Research progress on the origin, fate, impacts and harm of microplastics and antibiotic resistance genes in wastewater treatment plants
This review explores how microplastics and antibiotic resistance genes interact in wastewater treatment plants, where they can survive treatment and enter the environment together. The concern for human health is that these contaminants can travel through the food chain, potentially increasing illness from antibiotic-resistant infections.
Size effects of microplastics on antibiotic resistome and core microbiome in an urban river
Scientists found that microplastics in an urban river serve as platforms for antibiotic-resistant bacteria and dangerous pathogens including Pseudomonas aeruginosa, Mycobacterium tuberculosis, and Legionella pneumophila. Larger microplastic particles harbored more antibiotic resistance genes, and the concentrations of these genes were much higher on plastic surfaces than in the surrounding water. This research raises concerns that microplastics in waterways could spread drug-resistant infections by providing a surface where dangerous bacteria thrive and share resistance genes.
Fates of extracellular and intracellular antibiotic resistance genes in activated sludge and plastisphere under sulfadiazine pressure
Researchers found that microplastics in wastewater treatment systems act as reservoirs for antibiotic resistance genes, with the plastic surfaces (plastisphere) harboring more resistance genes than the surrounding sludge. When exposed to the antibiotic sulfadiazine, the spread of resistance genes on microplastic surfaces increased, and DNA from potential pathogens was detected. This suggests that microplastics leaving wastewater treatment plants could carry drug-resistant bacteria into waterways, posing a risk to public health.
Characterization of microplastics and their interaction with antibiotics in wastewater
Researchers characterized microplastics in wastewater and investigated their interactions with antibiotics, examining how microplastic surfaces adsorb antibiotic compounds and the implications for antibiotic transport and dissemination in wastewater treatment systems.
Microplastics shape microbial interactions and affect the dissemination of antibiotic resistance genes in different full-scale wastewater treatment plants
A study of three full-scale wastewater treatment plants found that microplastics were associated with increased spread of antibiotic resistance genes (ARGs), with microplastic surfaces appearing to facilitate microbial interactions that promote ARG transfer. This is a significant public health concern because wastewater plants that fail to fully remove microplastics may also be inadvertently accelerating the dissemination of antibiotic resistance into receiving waterways.

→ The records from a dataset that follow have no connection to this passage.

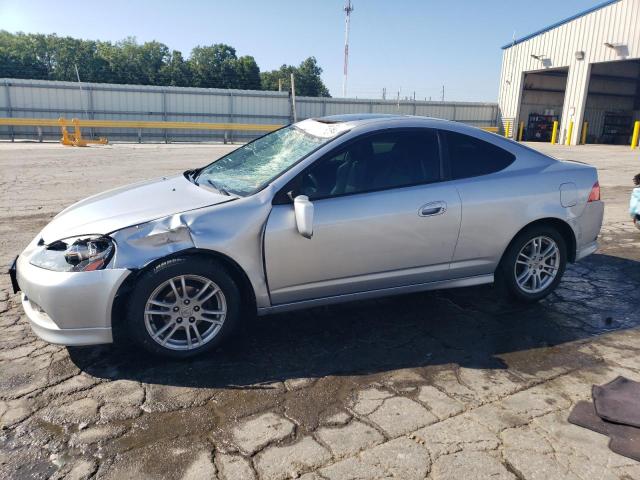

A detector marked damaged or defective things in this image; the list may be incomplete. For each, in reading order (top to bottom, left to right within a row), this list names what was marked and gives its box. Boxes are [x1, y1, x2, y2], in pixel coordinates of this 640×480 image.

shattered windshield [195, 124, 340, 198]
crumpled hood [38, 173, 232, 244]
damaged headlight [30, 235, 115, 272]
cracked pavement [1, 142, 640, 480]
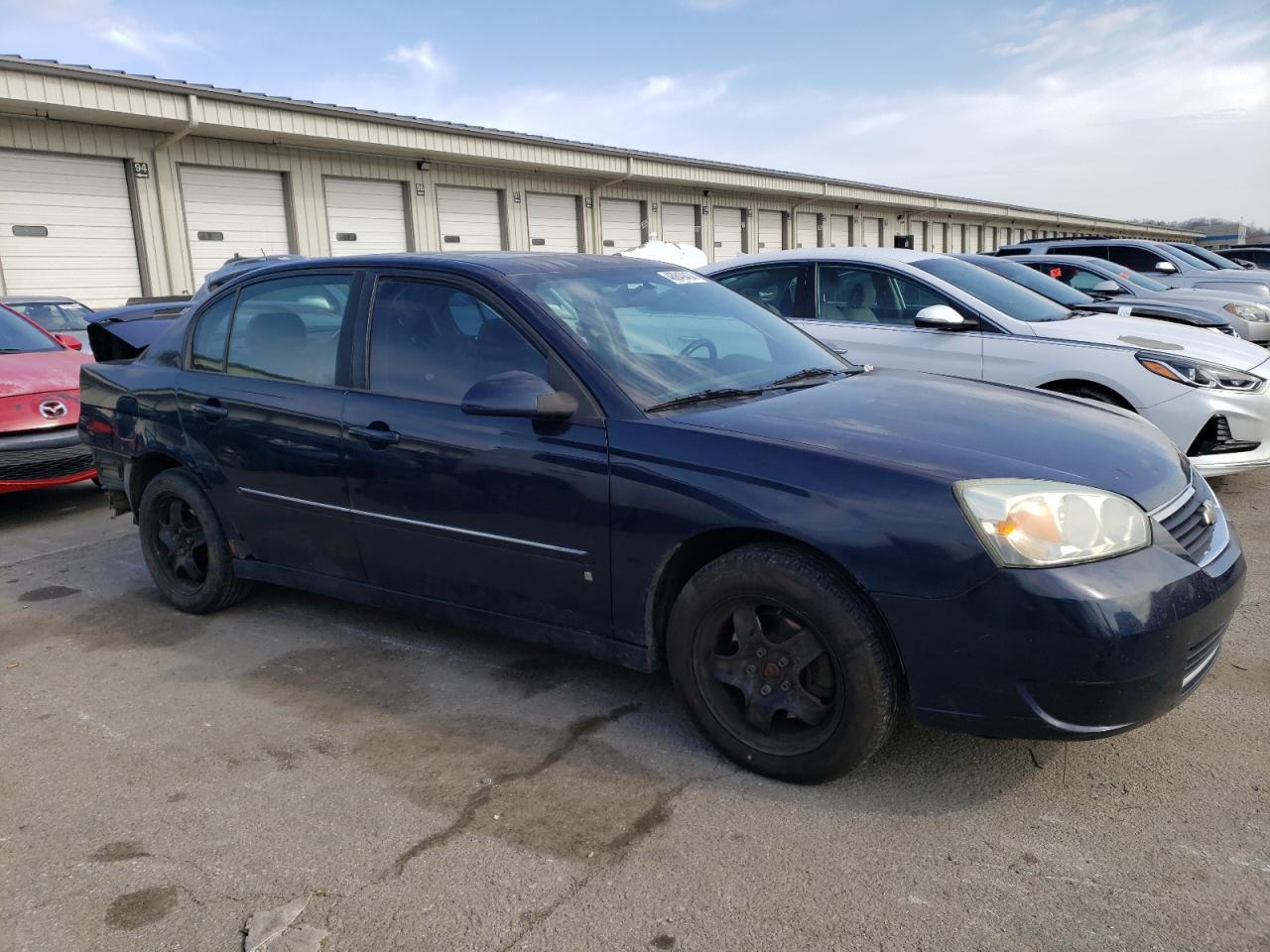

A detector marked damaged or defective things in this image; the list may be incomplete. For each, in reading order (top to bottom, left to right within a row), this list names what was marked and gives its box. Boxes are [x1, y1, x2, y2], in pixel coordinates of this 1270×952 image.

crack in pavement [391, 700, 640, 878]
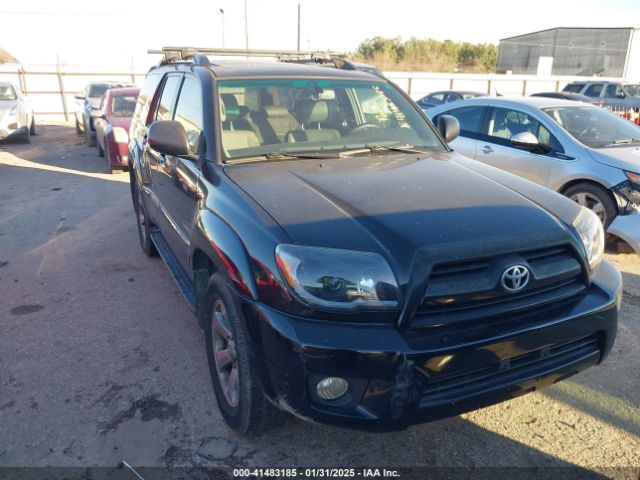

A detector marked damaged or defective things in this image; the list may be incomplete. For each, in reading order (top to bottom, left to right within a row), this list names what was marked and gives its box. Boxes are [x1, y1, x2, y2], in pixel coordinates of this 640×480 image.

damaged front bumper [236, 260, 620, 430]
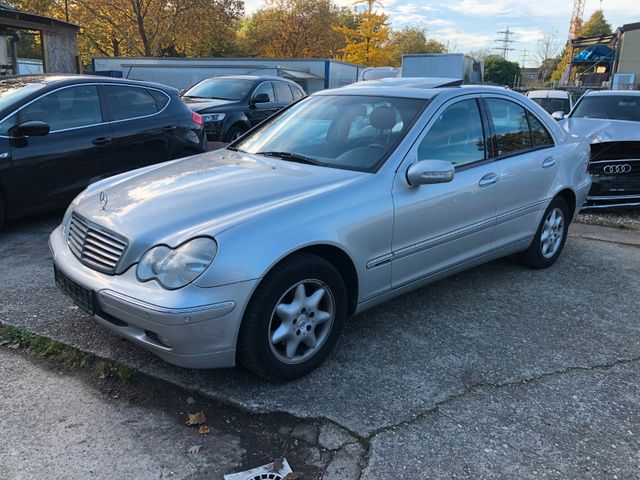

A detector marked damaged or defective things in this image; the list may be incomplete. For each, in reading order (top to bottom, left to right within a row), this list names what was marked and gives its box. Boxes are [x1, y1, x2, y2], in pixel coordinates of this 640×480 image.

cracked asphalt [1, 212, 640, 478]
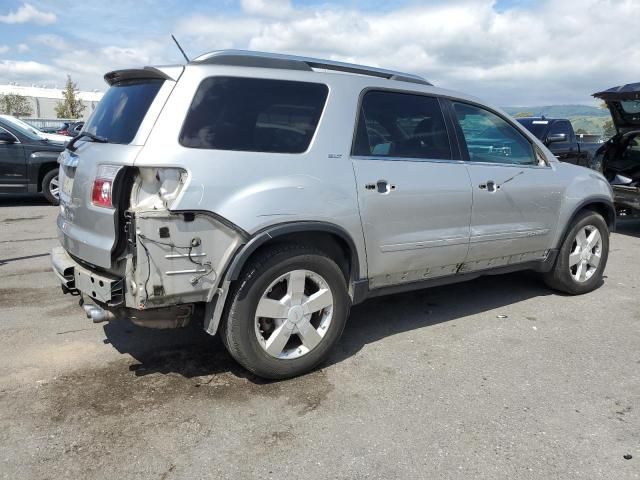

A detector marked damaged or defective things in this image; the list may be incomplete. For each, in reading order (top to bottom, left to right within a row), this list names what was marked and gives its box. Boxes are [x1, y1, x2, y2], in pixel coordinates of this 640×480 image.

missing tail light [92, 165, 123, 208]
rear collision damage [51, 166, 242, 330]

Selective microbial attachment to LDPE plastic beads during passage through the wastewater network
Researchers tracked how microbial communities colonize plastic beads as they travel through different stages of a wastewater treatment plant. They found that distinct bacterial communities selectively attached to the plastic surfaces at each treatment stage, differing from the microbes in the surrounding water. The study reveals that microplastics passing through wastewater systems accumulate unique microbial hitchhikers that could carry pathogens or antibiotic-resistant bacteria into the environment.